Prior to activating the adaptive immune response, cells of the innate immune system first respond to pathogens, or danger signals, within their environment. DCs, macrophages and monocytes all possess both surface and intracellular receptors capable of recognizing pathogen-associated molecular patterns (PAMPs), which are small molecular patterns associated with specific classes of pathogens and microorganisms. These specialized patterns are recognized by different families of pattern recognition receptors (PRRs), and they include TLRs, nucleotide-binding oligodimerization domain (NOD)-like receptors (NLRs) and RIG-like receptors (RLGs). The concept of PRRs is important not only in the context of their specialized roles in mediating inflammation, but also in the pathology and identification of specialized and polarized cell types in diseased tissue, as discussed later in this chapter.

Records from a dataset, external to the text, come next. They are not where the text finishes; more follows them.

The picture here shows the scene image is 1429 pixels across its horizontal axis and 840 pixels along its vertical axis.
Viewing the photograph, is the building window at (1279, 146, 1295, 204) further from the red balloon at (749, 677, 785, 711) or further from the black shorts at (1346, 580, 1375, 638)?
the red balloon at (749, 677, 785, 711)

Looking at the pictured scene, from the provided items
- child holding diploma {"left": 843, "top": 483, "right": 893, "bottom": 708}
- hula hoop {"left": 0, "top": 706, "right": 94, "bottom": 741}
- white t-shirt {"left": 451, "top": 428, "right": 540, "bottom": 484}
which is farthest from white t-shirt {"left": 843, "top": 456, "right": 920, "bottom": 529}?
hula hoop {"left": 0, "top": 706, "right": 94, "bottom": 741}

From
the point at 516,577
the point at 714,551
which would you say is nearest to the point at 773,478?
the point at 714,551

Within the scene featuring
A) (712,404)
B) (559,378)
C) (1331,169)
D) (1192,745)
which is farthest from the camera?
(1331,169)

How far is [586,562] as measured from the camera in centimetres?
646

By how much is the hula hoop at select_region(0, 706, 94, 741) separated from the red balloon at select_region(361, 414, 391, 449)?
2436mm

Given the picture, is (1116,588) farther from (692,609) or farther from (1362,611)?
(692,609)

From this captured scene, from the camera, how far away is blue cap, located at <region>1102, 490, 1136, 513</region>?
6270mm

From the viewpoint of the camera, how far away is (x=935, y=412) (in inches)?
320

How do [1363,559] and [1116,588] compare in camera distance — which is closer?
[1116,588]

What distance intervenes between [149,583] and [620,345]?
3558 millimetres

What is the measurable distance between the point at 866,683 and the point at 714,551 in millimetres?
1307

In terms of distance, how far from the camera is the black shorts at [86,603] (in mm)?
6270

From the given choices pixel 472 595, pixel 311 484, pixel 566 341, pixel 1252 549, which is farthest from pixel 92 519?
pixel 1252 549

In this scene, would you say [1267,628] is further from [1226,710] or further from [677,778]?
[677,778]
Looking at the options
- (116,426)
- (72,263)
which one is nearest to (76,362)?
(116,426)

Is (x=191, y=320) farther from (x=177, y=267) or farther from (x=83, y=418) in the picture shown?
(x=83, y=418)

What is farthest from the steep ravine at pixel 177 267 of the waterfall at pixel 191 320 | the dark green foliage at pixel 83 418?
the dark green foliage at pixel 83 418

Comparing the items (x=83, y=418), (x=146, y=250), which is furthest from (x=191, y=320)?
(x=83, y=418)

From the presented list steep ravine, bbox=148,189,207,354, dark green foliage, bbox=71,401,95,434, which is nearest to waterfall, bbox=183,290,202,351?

Within the CNS, inflammation and innate immunity are believed to contribute to the pathogenesis and neurodegeneration that occur in several diseases and conditions, including stroke, Alzheimer’s disease and demyelinating diseases such as MS. Traditional views that considered the CNS to be an ‘immune-privileged’ site are currently being challenged, whereby it is generally accepted that both innate and adaptive immune responses are important and highly relevant in the context of both CNS injury and repair. In the context of neuroinflammation, while there has been a plethora of research that has investigated the roles of innate immune cells (macrophages, DCs and granulocytes) in contributing to CNS disorders, more recent research has focussed on putative roles of CNS resident cells, including astrocytes and microglia. In the subsequent sections of this chapter, we will discuss the roles of the traditional innate immune cell populations in diseases of the CNS, as well as the emerging roles of CNS resident cells.